▸ **Text shown**

· · ·

Patricia Flatley Brennan Q & A
Q: Tell us something about the National Library of Medicine. What is it, who are its constituents, and why does it matter?
A: The National Library of Medicine (NLM) is the largest collection of biomedical knowledge in the world. It includes paper books and journals, and electronic resources ranging from gene databanks to online journals. The NLM is both a research institution and a major service provider. Its research contributions include sophisticated strategies to locate, label and display on computer systems worldwide all sorts of health information, from a gene sequence to a research report to the images that reveal nanostructure within cancer tumors. The NLM maintains the archives of health, including historic manuscripts, transcripts of Native American healing practices, and more than 70,000 digitized images of significant photographs, prints and public service announcements.

· · ·

▸ **Recorded data**
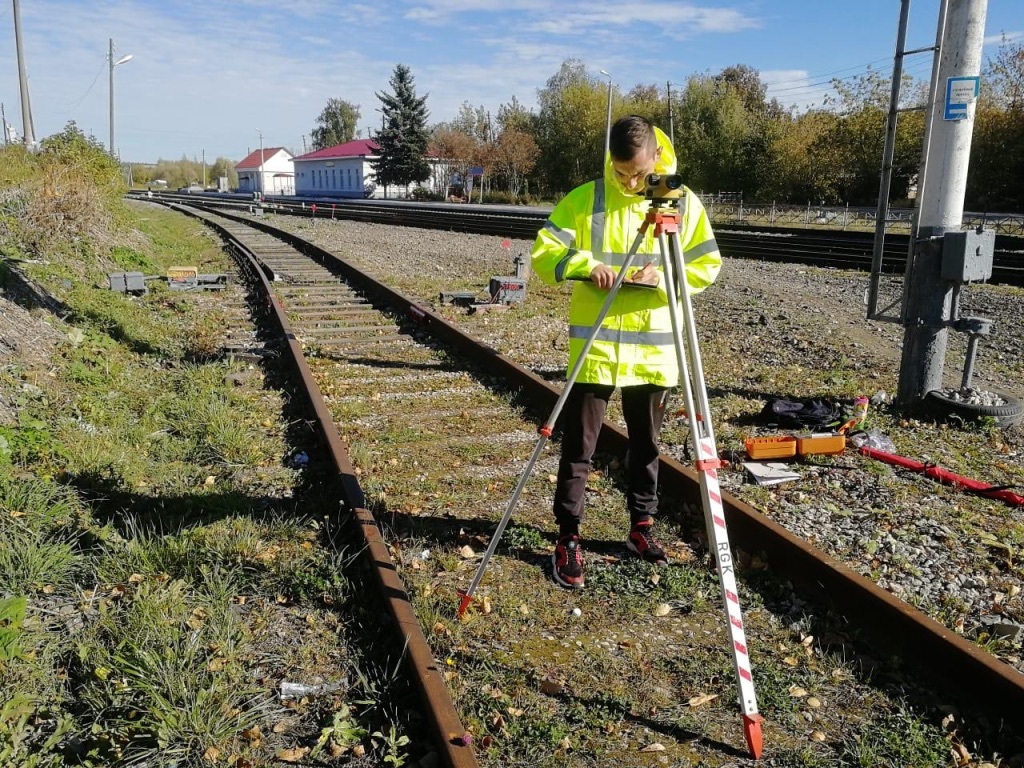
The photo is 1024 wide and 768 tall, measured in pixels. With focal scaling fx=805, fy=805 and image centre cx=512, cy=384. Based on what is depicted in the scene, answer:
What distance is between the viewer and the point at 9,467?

· · ·

▸ **What needs to be done**
Carry on the Q&A about the National Library of Medicine, picking up right after its final sentence.

▸ **Exercise result**
NLM serves the information needs of the public, of public policy and clinical practitioners worldwide, scientists in universities and research centers, and the more than 5,000 scientists at the National Institutes of Health. While the primary constituency is people, increasingly computers are the biggest users of NLM resources. The people range from world-class research teams at major universities to ordinary citizens looking to understand health problems. Computer-to-computer uses help in drug discovery, determining the location and meaning of a genetic anomaly, and assist public health professionals in determining the exact nature of infectious diseases and food contamination.
Q: What are the biggest challenges facing the library?
A: Some of the challenges facing the library are very easy to see and understand, such as making sure that the information needed for scientific discovery and clinical care are available at the point of need. Others are less apparent, such as ensuring that the ways knowledge is structured and indexed reflects contemporary understanding of health and illness. The NLM is well resourced, yet continuing to provide the quality of service as the point of need will require setting priorities on investment, development and infrastructure stabilization.
Q: What do you aspire to accomplish as the library’s new director?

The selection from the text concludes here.